A día de hoy, con 43 años, no tengo un proyecto vital ni una
certeza residente, tan solo poseo la soberbia inútil de quien ha visto y la
decisión inerme de no rendirme. Con 43 años no hago running, no me he hecho un
peeling y no he sabido de scores.
No tengo hijos. Tampoco hijas. Los hermanos los cuento por
decenas. No tengo dinero, no tengo hipoteca, no tengo ahorros, no tengo
ansiedad, no tengo la necesidad de tener. Tengo casi 44 años y por primera vez
el miedo es un tema en mi agenda.
Mi mejor amiga está luchando contra la muerte. Las otras
veces logró escapar en el último minuto, aunque ahora el tiempo sí juega en su
contra. La quiero especialmente porque es incapaz de verme blanco y porque sus
opiniones son tan volubles como las mías. En su balcón al verde del sur siempre
había una botella de Flor de Caña 7 años esperándome. Ahora no podemos beber ni
fumar juntos, pero sigo poniéndome las trenzas cuando ella me necesita a su
lado.
He cotizado a la seguridad social pública y privatizada de
cinco países distintos y mi jubilación será la oportunidad para mendigar en las
esquinas de vuestro descanso.
Tengo un padre que los martes olvida lo que es y que es
inexorablemente resultado de lo que fue. Mi madre, en cambio, no es lo que
debió ser pero lleva con templanza el olvido de lo que no ha sido.
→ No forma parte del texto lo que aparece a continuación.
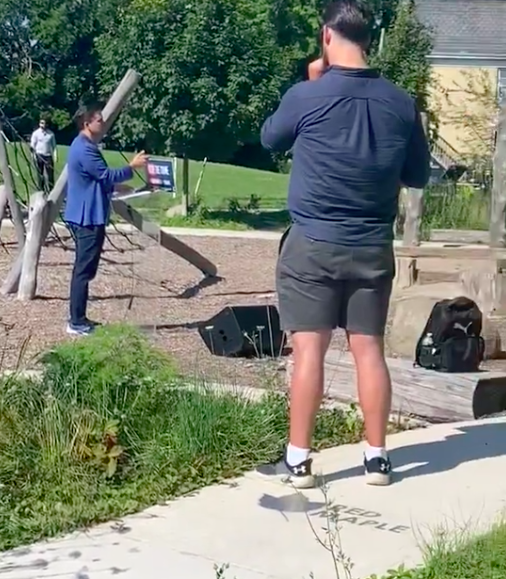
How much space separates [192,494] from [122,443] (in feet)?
1.59

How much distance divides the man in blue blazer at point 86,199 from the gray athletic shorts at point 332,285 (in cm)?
441

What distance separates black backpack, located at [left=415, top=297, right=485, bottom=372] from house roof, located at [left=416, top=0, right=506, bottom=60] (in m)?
40.5

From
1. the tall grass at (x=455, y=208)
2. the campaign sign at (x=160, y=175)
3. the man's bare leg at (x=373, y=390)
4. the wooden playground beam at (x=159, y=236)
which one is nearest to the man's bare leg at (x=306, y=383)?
the man's bare leg at (x=373, y=390)

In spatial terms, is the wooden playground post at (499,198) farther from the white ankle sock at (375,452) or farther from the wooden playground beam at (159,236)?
the white ankle sock at (375,452)

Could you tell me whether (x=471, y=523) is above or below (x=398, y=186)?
below

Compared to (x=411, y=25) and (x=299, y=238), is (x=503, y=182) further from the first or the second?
(x=411, y=25)

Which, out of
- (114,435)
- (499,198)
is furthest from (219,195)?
(114,435)

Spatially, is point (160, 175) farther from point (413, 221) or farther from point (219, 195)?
point (219, 195)

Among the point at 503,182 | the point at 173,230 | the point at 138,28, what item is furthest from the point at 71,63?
the point at 503,182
Tengo grabadas las resistencias de mis iguales y suelo
llorar sin razón alguna cuando abro los ojos ante las derrotas que nos
infringen a cada instante. Amo sin medida y contengo el aliento cada vez que,
en un leve giro de su cabeza, el olor de su piel me recuerda su presencia.
En estos años he mudado algunos verbos: huir por buscar,
pelear por resistir, soñar por sembrar, cosechar por construir, construir por
observar y observar por intervenir.
Escribo para cerrar mi boca y, sin embargo, como dirá el
poeta Antonio Orihuela, a veces escribir es abrir mi boca de par en par ante el
silencio de mis equivalentes.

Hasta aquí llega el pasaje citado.